Loading...
 
Features / Usability

Features / Usability


Need some help with DB collation woe

posts: 210

Hi, one of my Tiki 18.8 has stopped to search... After login in as Admin, I could see the whole error message. Much to my astonishment it was

Copy to clipboard
Illegal mix of collations (utf8_general_ci,IMPLICIT) and (utf8_unicode_ci,IMPLICIT) for operation '=' Die Abfrage war: SELECT DISTINCT c.`title` AS name, LEFT(c.`data`, 240) AS data, p.`hits` AS hits, c.`commentDate` AS lastModif, CONCAT(p.`pageName`,': ',c.`title`) AS pageName,outputType ,p.`pageName` AS id1,c.`threadId` AS id2, MATCH(c.`title`,c.`data`) AGAINST ('Kämpfer' IN BOOLEAN MODE) AS relevance FROM `tiki_comments` c, `tiki_pages` p left join `tiki_output` on `tiki_output`.`entityId` = p.`pageName` WHERE c.`objectType` = 'wiki page' AND p.`pageName`=c.`object` AND MATCH(c.`title`,c.`data`) AGAINST ('Kämpfer' IN BOOLEAN MODE) ORDER BY relevance desc, p.`hits` The built query was likely: SELECT DISTINCT c.`title` AS name, LEFT(c.`data`, 240) AS data, p.`hits` AS hits, c.`commentDate` AS lastModif, CONCAT(p.`pageName`,': ',c.`title`) AS pageName,outputType ,p.`pageName` AS id1,c.`threadId` AS id2, MATCH(c.`title`,c.`data`) AGAINST ('Kämpfer' IN BOOLEAN MODE) AS relevance FROM `tiki_comments` c, `tiki_pages` p left join `tiki_output` on `tiki_output`.`entityId` = p.`pageName` WHERE c.`objectType` = 'wiki page' AND p.`pageName`=c.`object` AND MATCH(c.`title`,c.`data`) AGAINST ('Kämpfer' IN BOOLEAN MODE) ORDER BY relevance desc, p.`hits`


This particular Tiki has data from very old days, migrated lots of times. So far no problems with the DB.

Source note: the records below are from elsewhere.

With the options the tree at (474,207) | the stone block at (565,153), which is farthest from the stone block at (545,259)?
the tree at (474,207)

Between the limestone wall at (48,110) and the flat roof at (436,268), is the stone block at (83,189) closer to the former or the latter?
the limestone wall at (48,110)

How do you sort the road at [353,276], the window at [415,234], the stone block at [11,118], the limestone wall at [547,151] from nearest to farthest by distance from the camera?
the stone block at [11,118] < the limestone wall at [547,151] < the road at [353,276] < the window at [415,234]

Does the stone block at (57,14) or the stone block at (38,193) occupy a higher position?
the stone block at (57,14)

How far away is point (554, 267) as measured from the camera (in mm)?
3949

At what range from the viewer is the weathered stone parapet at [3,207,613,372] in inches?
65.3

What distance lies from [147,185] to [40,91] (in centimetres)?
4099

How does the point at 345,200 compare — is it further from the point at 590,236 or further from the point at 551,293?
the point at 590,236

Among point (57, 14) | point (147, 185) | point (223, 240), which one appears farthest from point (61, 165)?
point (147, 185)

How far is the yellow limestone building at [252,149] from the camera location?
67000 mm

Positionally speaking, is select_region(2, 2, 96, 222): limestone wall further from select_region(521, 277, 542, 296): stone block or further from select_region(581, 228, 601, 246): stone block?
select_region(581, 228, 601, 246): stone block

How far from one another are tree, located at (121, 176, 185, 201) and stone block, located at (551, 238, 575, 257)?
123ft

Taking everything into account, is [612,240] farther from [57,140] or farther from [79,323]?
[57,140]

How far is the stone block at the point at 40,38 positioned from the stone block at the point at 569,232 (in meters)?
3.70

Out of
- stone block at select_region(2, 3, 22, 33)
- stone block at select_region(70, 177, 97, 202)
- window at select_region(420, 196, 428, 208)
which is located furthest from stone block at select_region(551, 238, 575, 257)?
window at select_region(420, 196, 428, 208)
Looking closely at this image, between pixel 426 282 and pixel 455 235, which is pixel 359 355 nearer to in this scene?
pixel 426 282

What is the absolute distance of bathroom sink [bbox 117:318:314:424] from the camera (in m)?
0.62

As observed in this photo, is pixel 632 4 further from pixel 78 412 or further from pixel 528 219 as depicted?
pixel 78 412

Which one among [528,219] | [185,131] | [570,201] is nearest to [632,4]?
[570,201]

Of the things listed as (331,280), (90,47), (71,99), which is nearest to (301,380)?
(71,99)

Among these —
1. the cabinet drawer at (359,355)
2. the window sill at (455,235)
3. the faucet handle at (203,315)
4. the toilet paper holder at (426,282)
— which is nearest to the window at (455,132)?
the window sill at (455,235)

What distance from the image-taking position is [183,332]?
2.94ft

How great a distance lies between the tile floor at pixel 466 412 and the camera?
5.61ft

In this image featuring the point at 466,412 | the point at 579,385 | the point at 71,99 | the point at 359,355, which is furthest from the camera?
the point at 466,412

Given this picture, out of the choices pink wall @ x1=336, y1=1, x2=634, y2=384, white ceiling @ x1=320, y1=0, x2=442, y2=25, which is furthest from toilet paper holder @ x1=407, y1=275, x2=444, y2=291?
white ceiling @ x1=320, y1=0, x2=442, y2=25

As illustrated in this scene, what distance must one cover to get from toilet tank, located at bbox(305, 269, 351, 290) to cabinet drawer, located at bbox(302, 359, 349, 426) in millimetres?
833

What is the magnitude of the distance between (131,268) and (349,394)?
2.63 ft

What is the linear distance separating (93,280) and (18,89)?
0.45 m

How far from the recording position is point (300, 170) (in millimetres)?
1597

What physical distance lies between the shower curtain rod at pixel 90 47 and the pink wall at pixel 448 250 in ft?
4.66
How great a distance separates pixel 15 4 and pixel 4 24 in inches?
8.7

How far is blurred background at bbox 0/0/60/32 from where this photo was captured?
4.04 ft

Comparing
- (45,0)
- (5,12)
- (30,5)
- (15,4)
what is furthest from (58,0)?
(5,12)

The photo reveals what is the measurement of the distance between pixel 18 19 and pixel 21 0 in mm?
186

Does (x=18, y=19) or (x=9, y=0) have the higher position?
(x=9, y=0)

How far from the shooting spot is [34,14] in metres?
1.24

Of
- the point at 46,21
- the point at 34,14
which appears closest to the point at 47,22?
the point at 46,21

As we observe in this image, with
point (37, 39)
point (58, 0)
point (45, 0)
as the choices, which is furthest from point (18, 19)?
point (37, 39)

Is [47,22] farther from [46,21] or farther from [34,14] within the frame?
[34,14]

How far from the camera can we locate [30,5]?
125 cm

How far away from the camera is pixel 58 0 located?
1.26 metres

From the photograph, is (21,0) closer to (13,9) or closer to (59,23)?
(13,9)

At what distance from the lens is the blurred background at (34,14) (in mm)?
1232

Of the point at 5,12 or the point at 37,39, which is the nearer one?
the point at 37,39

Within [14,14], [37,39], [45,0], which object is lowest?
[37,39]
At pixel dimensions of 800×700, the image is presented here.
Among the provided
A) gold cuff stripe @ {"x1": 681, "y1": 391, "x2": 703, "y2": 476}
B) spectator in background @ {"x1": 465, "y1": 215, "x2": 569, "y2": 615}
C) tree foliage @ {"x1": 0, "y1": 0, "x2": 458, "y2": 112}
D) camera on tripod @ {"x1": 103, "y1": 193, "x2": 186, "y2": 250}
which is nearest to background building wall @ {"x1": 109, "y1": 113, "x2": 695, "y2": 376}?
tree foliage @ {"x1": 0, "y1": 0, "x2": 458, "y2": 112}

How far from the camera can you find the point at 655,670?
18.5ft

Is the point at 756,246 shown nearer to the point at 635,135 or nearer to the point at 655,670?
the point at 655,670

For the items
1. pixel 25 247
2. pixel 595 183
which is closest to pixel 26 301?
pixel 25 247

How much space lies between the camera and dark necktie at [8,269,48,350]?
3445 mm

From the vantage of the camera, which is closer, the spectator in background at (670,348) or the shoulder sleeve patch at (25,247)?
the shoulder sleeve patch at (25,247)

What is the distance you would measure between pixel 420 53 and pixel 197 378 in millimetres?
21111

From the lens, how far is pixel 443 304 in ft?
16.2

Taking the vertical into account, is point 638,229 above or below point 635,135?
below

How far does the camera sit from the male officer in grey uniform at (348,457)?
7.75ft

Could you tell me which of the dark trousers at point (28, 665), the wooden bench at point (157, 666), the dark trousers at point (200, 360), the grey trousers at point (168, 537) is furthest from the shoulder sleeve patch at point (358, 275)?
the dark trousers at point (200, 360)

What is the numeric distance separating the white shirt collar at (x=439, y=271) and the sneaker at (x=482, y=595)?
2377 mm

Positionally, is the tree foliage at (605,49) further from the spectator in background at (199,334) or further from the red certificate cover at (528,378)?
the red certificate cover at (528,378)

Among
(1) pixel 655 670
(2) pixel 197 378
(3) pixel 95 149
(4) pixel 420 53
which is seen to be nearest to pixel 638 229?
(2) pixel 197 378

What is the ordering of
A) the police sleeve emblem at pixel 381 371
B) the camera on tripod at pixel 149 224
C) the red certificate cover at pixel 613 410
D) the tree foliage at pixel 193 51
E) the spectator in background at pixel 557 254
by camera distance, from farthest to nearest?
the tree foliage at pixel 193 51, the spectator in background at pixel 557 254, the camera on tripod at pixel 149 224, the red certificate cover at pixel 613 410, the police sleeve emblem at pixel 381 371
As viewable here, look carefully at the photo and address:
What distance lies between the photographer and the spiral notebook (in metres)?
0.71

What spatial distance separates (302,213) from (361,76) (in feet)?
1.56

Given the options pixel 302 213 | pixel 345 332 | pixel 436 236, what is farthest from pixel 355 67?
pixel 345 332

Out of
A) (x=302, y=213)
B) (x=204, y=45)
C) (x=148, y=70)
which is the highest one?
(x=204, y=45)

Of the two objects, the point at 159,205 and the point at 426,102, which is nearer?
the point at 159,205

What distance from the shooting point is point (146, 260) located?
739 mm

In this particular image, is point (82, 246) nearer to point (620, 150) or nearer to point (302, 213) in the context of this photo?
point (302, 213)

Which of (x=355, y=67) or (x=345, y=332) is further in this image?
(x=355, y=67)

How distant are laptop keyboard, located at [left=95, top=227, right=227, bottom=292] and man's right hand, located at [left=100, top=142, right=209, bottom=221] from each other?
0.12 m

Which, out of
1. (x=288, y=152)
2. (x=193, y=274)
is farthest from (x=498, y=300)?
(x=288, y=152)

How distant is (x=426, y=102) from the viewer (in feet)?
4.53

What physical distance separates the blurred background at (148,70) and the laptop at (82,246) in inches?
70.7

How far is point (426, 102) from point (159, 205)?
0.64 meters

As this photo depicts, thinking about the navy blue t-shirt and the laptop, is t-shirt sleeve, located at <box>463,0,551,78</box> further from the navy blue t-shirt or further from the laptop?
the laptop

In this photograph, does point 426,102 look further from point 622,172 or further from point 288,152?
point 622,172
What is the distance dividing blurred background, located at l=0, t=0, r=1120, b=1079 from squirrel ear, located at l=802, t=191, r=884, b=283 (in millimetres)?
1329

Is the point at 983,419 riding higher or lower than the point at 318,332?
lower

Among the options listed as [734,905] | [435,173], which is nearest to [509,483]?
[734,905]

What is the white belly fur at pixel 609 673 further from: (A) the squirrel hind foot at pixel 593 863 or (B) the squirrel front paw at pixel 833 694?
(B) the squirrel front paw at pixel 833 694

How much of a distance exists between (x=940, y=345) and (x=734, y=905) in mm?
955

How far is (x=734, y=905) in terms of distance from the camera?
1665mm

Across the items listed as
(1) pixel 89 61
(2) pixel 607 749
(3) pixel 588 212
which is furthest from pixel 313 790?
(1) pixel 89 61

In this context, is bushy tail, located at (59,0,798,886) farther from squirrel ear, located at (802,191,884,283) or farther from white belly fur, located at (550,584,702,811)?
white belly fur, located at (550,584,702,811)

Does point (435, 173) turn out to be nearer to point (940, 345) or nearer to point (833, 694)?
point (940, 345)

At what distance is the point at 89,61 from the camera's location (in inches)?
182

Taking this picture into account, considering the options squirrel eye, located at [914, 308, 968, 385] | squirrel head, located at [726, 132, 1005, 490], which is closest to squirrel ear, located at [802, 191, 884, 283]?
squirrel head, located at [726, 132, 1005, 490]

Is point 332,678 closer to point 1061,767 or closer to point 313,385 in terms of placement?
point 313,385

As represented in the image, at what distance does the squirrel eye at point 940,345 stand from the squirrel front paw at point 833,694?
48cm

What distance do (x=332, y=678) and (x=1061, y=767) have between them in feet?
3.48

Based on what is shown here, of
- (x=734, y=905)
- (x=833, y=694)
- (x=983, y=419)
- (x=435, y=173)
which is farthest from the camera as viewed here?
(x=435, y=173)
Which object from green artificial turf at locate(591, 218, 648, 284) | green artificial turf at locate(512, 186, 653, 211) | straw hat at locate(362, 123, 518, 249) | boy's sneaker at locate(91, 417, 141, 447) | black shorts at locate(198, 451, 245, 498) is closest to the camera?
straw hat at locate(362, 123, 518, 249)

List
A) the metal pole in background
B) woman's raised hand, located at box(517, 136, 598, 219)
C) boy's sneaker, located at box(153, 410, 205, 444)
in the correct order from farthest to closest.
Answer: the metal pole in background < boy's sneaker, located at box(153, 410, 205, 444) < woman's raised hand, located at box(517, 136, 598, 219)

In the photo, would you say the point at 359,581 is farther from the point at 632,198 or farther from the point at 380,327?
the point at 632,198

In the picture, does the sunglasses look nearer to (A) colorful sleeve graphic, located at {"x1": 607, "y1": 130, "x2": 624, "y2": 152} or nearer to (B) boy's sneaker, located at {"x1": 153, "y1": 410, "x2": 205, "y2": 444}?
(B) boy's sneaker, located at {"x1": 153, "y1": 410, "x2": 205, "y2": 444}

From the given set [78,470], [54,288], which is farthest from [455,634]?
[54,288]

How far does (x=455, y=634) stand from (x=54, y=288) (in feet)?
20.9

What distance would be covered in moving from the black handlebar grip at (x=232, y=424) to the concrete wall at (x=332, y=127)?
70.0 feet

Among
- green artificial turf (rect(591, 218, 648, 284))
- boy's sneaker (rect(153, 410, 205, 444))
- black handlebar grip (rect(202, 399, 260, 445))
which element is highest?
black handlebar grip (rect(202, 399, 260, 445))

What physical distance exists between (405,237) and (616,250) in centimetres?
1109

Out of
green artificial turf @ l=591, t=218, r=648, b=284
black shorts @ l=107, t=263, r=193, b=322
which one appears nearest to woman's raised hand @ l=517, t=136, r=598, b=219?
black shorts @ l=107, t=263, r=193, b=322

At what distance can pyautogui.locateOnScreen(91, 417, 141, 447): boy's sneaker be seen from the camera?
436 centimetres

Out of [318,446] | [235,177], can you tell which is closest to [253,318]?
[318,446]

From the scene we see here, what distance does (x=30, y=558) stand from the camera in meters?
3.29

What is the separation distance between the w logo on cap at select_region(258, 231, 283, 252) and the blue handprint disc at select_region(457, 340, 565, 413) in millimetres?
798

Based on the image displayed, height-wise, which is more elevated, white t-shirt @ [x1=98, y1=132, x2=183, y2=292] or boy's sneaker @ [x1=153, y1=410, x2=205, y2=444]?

When looking deeper I found that for reasons unknown search was set to Lucene, which I do not recall ever activating. Deactivating it, and rebuilding the index (successful) did not help. I had the suspicion it could be related to PHP 7.3, so I downgraded that to 7.2, on which another Tiki 18.8 runs, including search. To no avail.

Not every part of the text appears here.